Жан шел быстрым шагом, зажав шляпу под мышкой, и ветер развевал его волосы. Он не мог не признаться самому себе, что был по-настоящему потрясен: ведь в его жизни до Флорентины была только одна женщина, намного его старше, — она сама завлекла его, и ее лицо уже совсем изгладилось из его памяти. Но Флорентина! Он вдруг вспомнил тревожное, почти умоляющее движение, когда она попыталась отнять у него пальто и шляпу, робкое движение, показавшее, как боится она остаться после его ухода наедине со своими мыслями. «Бедная глупышка!» — пробормотал он, не столько, однако, сочувствуя ей, сколько сожалея, что именно он принес ей горе и разочарование.

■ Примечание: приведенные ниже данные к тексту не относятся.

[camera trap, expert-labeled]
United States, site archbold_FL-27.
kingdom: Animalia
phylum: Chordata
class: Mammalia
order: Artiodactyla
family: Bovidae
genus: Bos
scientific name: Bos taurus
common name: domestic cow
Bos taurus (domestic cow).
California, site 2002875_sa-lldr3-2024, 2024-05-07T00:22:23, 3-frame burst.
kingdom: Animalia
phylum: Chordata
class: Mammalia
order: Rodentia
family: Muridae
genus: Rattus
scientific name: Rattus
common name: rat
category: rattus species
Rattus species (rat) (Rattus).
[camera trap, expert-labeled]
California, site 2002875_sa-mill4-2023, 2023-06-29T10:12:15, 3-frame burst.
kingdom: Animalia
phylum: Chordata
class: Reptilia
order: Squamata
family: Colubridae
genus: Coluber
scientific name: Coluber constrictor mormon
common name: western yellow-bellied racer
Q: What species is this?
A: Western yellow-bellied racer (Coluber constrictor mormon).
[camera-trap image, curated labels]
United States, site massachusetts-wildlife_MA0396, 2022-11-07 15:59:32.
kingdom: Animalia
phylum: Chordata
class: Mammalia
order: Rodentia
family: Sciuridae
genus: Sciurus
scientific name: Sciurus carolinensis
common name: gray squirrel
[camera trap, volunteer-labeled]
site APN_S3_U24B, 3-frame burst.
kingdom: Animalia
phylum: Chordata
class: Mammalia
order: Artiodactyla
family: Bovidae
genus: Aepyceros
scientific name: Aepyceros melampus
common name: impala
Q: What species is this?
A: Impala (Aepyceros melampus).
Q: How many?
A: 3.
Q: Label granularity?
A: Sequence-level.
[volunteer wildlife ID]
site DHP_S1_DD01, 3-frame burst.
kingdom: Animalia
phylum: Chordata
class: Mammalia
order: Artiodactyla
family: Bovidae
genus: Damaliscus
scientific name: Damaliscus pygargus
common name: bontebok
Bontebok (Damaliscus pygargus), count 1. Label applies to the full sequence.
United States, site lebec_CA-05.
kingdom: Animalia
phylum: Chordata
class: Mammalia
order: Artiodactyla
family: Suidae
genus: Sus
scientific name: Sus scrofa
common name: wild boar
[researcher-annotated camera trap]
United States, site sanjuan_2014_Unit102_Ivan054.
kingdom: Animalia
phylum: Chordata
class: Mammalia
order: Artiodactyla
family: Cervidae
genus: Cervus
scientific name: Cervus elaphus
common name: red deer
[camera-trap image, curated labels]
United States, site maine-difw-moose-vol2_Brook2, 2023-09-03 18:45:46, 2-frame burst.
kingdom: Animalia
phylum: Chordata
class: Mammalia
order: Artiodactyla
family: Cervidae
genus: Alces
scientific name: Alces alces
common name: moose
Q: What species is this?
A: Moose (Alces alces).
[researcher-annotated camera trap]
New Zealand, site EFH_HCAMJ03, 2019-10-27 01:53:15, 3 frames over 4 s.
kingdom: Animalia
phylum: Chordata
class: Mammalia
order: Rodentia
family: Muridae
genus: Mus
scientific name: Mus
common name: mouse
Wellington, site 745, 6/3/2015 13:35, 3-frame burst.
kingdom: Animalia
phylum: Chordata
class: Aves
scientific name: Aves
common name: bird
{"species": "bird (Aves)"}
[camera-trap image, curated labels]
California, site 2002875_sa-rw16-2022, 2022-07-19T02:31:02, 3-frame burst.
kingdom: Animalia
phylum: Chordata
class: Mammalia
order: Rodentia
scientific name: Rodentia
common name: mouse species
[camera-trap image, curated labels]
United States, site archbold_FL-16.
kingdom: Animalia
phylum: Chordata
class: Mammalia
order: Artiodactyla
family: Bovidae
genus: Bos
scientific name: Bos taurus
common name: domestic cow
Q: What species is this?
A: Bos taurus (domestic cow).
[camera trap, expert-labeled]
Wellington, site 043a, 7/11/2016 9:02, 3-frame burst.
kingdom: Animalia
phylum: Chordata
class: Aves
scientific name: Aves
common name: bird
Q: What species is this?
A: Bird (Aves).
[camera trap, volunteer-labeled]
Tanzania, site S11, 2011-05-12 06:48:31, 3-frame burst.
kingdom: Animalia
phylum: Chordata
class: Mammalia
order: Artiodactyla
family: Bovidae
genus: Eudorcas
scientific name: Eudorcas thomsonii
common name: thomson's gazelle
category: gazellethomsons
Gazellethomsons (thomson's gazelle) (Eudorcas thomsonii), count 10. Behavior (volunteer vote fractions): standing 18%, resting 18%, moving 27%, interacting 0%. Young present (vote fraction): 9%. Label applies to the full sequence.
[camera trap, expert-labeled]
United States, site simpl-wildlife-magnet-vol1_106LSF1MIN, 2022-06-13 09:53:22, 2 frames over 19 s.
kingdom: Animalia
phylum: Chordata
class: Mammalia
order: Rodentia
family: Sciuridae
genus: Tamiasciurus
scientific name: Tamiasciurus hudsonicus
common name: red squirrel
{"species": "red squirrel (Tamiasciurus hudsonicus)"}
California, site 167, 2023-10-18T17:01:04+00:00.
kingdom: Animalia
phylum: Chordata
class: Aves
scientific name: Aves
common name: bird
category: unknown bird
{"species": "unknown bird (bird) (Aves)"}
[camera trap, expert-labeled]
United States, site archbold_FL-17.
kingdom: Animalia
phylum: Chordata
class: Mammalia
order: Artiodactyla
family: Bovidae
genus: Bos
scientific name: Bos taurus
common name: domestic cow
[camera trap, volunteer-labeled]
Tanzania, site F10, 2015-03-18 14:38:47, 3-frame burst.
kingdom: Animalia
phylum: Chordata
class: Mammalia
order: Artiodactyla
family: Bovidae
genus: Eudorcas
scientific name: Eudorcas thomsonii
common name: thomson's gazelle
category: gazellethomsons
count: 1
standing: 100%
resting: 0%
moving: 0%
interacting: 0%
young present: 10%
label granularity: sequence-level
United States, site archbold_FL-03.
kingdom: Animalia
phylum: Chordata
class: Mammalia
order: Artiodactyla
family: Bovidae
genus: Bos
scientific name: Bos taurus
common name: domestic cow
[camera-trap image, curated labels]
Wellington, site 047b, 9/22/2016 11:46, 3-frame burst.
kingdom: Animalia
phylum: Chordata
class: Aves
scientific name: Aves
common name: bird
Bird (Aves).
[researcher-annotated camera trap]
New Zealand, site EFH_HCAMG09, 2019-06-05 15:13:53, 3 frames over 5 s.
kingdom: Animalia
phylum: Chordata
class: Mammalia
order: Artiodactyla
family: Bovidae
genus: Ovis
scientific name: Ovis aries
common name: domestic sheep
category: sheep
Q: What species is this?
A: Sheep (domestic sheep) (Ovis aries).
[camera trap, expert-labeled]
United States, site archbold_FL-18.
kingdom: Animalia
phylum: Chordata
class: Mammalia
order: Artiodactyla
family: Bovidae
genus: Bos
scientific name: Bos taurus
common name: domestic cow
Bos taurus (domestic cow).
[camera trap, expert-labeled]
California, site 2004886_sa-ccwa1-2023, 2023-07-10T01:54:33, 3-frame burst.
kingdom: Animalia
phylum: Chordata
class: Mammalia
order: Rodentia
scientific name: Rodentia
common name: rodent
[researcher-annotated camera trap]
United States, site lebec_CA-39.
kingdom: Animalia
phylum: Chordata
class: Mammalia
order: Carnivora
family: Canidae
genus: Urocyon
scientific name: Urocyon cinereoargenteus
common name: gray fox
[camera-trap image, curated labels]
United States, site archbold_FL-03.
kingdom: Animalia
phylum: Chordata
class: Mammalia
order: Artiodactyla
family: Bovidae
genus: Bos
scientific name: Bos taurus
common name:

Теперь он уже не сомневался, что ее неосмотрительное поведение объяснялось только ее полной неискушенностью. По-новому узнав ее, он понимал теперь, откуда бралась смелость ее поведения. Какой застенчивой и неловкой была она на самом деле! Какую детскую беспомощность увидел он в ней! Но нет, он не будет больше думать о том, что случилось. А не то он проникнется состраданием или совсем уж невыносимым чувством потери свободы.